上記粗乾燥工程におけるシリカ系前駆体の安定性の観点では、テトラメトキシシラン及びテトラエトキシシラン並びにそれらのオリゴマーが好ましく、テトラエトキシシランがさらに好ましい。
ただし、テトラアルコキシシラン類は経時的に加水分解及び部分縮合を生じやすいため、テトラアルコキシシラン類のみを用意した場合でも、通常はそのテトラアルコキシシラン類の加水分解物及び部分縮合物がテトラアルコキシシラン類と共存することが多い。

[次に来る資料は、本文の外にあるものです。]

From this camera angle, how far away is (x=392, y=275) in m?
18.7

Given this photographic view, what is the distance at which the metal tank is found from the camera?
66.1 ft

なお、テトラアルコキシシラン類群に属する化合物は、1種を単独で用いてもよく、2種以上を任意の組み合わせ及び比率で併用してもよい。
[他のアルコキシシラン類群]
他のアルコキシシラン類は、上述したテトラアルコキシシラン類に属さないアルコキシシランであれば、任意のものを使用できる。好適なものの例を挙げると、トリメトキシシラン、トリエトキシシラン、メチルトリメトキシシラン、メチルトリエトキシシラン、フェニルトリメトキシシラン、フェニルトリエトキシシラン等のトリアルコキシシラン類;ジメチルジメトキシシラン、ジメチルジエトキシシラン、ジフェニルジメトキシシラン、ジフェニルジエトキシシラン等のジアルコキシシラン類;ビス(トリメトキシシリル)メタン、ビス(トリエトキシシリル)メタン、1,2−ビス(トリメトキシシリル)エタン、1,2−ビス(トリエトキシシリル)エタン、1,4−ビス(トリメトキシシリル)ベンゼン、1,4−ビス(トリエトキシシリル)ベンゼン、1,3,5−トリス(トリメトキシシリル)ベンゼン等の有機残基が2つ以上のトリアルコキシシリル基を結合したもの;3−アミノプロピルトリメトキシシラン、3−アミノプロピルトリエトキシシラン、3−グリシジルオキシプロピルトリメトキシシラン、3−グリシジルオキシプロピルトリエトキシシラン、3−メルカプトプロピルトリメトキシシラン、3−アクリロイロキシプロピルトリメトキシシラン、3−カルボキシプロピルトリメトキシシラン等のケイ素原子に置換するアルキル基が反応性官能基を有するもの;などが挙げられる。また、他のアルコキシシラン類群の例としては、前記の他のアルコキシシラン類の加水分解物及び部分縮合物(オリゴマー等)なども挙げられる。
中でも、芳香族炭化水素基又は脂肪族炭化水素基を有するモノアルキルアルコキシシラン及びジアルキルアルコキシシランが好ましい。具体的には、メチルトリメトキシシラン、メチルトリエトキシシラン、フェニルトリメトキシシラン、フェニルトリエトキシシラン、ジメチルジメトキシシラン、ジメチルジエチルシランなどが好ましいものとして挙げられる。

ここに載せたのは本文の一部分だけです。